5. Projekcja
Termin nie jest ogólnie znany, jednak określa bardzo powszechne zjawisko. W słowniku Psychologii Norberta Sillamy czytamy, że projekcja to: "mechanizm obronny ja, polegający na nieświadomym przypisywaniu innym osobom, czy ogólniej - dostrzeganiu w świecie zewnętrznym, swych własnych popędów, myśli, intencji, swych własnych konfliktów wewnętrznych. Projekcja pozwala wyzwolić się ze swych nie akceptowanych emocji; np. wierna żona podświadomie pragnąca zdradzić męża, jego będzie oskarżać o wiarołomstwo, albo będzie się czuła kochana przez nic o tym nie wiedzącego przyjaciela. Mechanizm projekcji jest bardzo rozpowszechniony wśród normalnych ludzi. Bywa przyczyną pewnych błędnych sądów, które pozwala skorygować zdrowa samokrytyka. W patologii projekcja odgrywa istotną rolę, zwłaszcza w stanach majaczeniowych i w paranoi."
Mechanizmy obrony osobowości zostały najdokładniej sklasyfikowane i opisane przez psychoanalityków. Zdefiniowanych jest ich kilkadziesiąt, jednak wciąż jednym z najważniejszych jest projekcja. Mechanizm, jak sama nazwa wskazuje, jest... mechaniczny, czyli dokonuje się mimo woli. W wielu dziedzinach psychika kieruje się prawami w miarę logicznego systemu, zupełnie jak skomplikowane urządzenie.
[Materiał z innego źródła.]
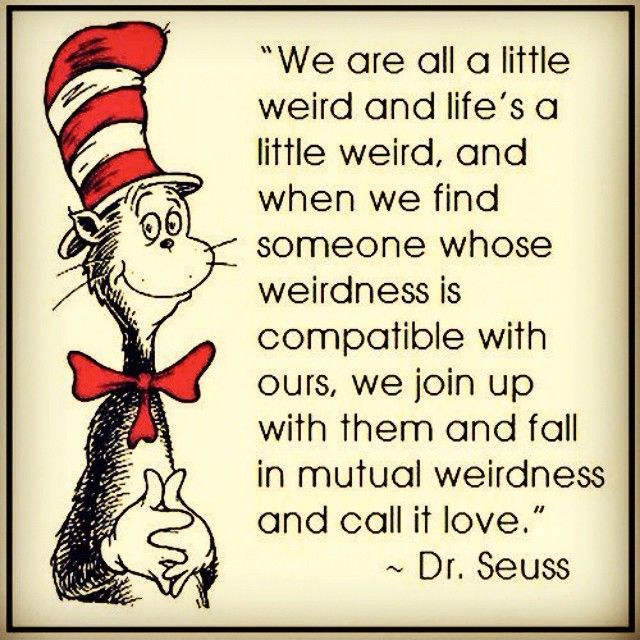 Weird Dr Seuss Words To Live By Quotes Love Quotes Stunning Dr Seuss Weird Love Quote Poster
W większości przypadków nie wiemy, co czynimy: nie mamy pojęcia jak układ nerwowy wpływa na pracę serca, światło naczyń krwionośnych, oddychanie, temperaturę ciała itd. Oprócz tych oczywistych neurofizjologicznych funkcji, mózg, czy może raczej "program", który w nim rezyduje, wykonuje szereg procedur, które można by nazwać "psychofizjologicznymi". Do takich czynności należy projekcja.
Jaki związek ma zjawisko projekcji z grami komputerowymi? Zacznijmy od tego, o czym definicja nie wspomina, a mianowicie, że zjawisko to jest czynnikiem twórczym. Projekcjami są malowane obrazy, pisane wiersze, komponowana muzyka, rzeźby, słowem każdy wytwór myśli i uczuć. Można więc powiedzieć, że projekcją twórców gier są tak lubiane przez nas gry!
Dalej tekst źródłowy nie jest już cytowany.